- Texte retenu -

Annie Le Brun : Je suis d'abord un animal, et quelquefois un animal qui pense. Et c'est justement le fait de penser qui ne rend pas les choses si simples qu'on veut nous le faire croire aujourd'hui. Du moins en ce qui concerne cette fameuse différence. Car on oublie trop que notre bisexualité se manifeste non seulement réellement, mais aussi symboliquement. D'où cette continuelle tension dialectique qui est le propre de la pensée, d'où cette tension qui caractérise le fait de penser comme le mouvement qui porte à envisager les contraires. En pensant, on se nie déjà symboliquement dans la mesure où penser c'est commencer par prendre conscience de l'autre. C'est une activité très trouble, la pensée. Dès qu'on pense, on devient androgyne. (...)
Catherine David : Je ne crois pas que votre tête soir vide... Mais vous parlez du néant, et pourtant, je suis sûre que vous seriez prête à faire un éloge du maquillage...

- Items présentés -
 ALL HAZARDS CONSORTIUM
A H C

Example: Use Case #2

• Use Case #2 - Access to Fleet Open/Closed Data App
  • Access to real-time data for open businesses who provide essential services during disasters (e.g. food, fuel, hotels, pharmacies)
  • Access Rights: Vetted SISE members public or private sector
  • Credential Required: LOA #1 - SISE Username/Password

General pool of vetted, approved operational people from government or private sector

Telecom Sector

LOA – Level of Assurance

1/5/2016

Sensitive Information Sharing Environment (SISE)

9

--

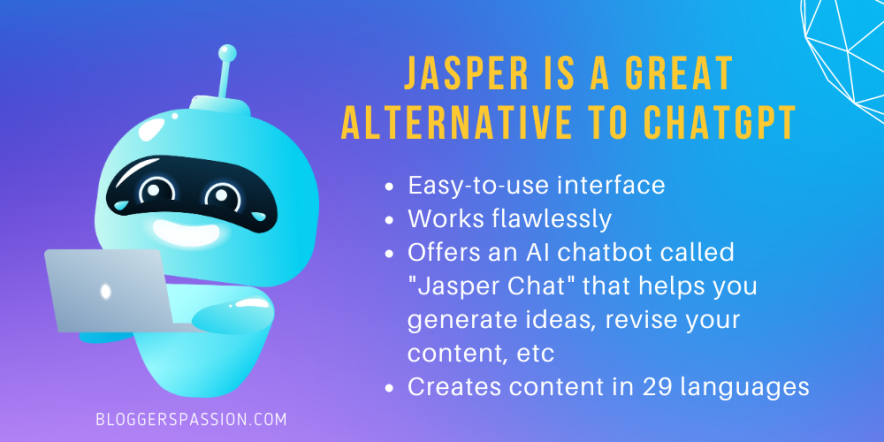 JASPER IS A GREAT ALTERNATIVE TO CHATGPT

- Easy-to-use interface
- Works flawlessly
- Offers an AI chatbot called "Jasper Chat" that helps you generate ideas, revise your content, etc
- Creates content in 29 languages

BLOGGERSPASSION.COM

- Consigne -
Reproduisez à l'identique l'intégralité du texte retenu.

- Corrigé -
Annie Le Brun : Je suis d'abord un animal, et quelquefois un animal qui pense. Et c'est justement le fait de penser qui ne rend pas les choses si simples qu'on veut nous le faire croire aujourd'hui. Du moins en ce qui concerne cette fameuse différence. Car on oublie trop que notre bisexualité se manifeste non seulement réellement, mais aussi symboliquement. D'où cette continuelle tension dialectique qui est le propre de la pensée, d'où cette tension qui caractérise le fait de penser comme le mouvement qui porte à envisager les contraires. En pensant, on se nie déjà symboliquement dans la mesure où penser c'est commencer par prendre conscience de l'autre. C'est une activité très trouble, la pensée. Dès qu'on pense, on devient androgyne. (...)
Catherine David : Je ne crois pas que votre tête soir vide... Mais vous parlez du néant, et pourtant, je suis sûre que vous seriez prête à faire un éloge du maquillage...